Within the records below, reproduce without change the lines from the line that has "[crowd-labeled camera trap]" through the line that has "[researcher-annotated camera trap]", and only those.
+ + + + +
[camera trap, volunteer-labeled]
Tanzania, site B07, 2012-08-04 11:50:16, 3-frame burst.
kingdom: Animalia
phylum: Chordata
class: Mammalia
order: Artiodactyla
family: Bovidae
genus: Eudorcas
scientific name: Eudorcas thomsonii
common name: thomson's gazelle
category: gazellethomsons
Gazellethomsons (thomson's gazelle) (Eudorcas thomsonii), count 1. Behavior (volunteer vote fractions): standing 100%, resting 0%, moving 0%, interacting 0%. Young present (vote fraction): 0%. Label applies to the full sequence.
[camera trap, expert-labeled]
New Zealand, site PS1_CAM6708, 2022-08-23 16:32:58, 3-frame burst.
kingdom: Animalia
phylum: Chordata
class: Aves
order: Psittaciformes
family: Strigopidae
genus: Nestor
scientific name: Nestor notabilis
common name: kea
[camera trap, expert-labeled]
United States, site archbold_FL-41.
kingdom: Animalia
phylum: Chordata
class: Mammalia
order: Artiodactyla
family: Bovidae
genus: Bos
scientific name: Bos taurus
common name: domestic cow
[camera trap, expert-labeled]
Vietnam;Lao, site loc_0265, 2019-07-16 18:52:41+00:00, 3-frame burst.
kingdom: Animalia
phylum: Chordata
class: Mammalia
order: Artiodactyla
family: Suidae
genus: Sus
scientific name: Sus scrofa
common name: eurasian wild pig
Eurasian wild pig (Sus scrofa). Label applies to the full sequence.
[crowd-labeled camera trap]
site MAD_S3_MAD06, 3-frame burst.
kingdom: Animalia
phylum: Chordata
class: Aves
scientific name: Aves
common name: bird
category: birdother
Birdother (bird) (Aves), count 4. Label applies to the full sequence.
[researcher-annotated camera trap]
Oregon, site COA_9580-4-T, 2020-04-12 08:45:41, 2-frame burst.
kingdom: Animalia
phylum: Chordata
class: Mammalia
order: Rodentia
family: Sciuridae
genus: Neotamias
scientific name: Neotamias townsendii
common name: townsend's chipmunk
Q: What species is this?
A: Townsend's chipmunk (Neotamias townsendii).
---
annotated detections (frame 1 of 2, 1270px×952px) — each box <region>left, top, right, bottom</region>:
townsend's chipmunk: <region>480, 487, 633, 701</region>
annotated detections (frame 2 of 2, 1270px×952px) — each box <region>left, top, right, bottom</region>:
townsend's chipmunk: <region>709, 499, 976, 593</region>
+ + + + +
**RESULT OF THE TASK:**
[crowd-labeled camera trap]
site MAD_S3_MAD06, 3-frame burst.
kingdom: Animalia
phylum: Chordata
class: Aves
scientific name: Aves
common name: bird
category: birdother
Birdother (bird) (Aves), count 4. Label applies to the full sequence.
[researcher-annotated camera trap]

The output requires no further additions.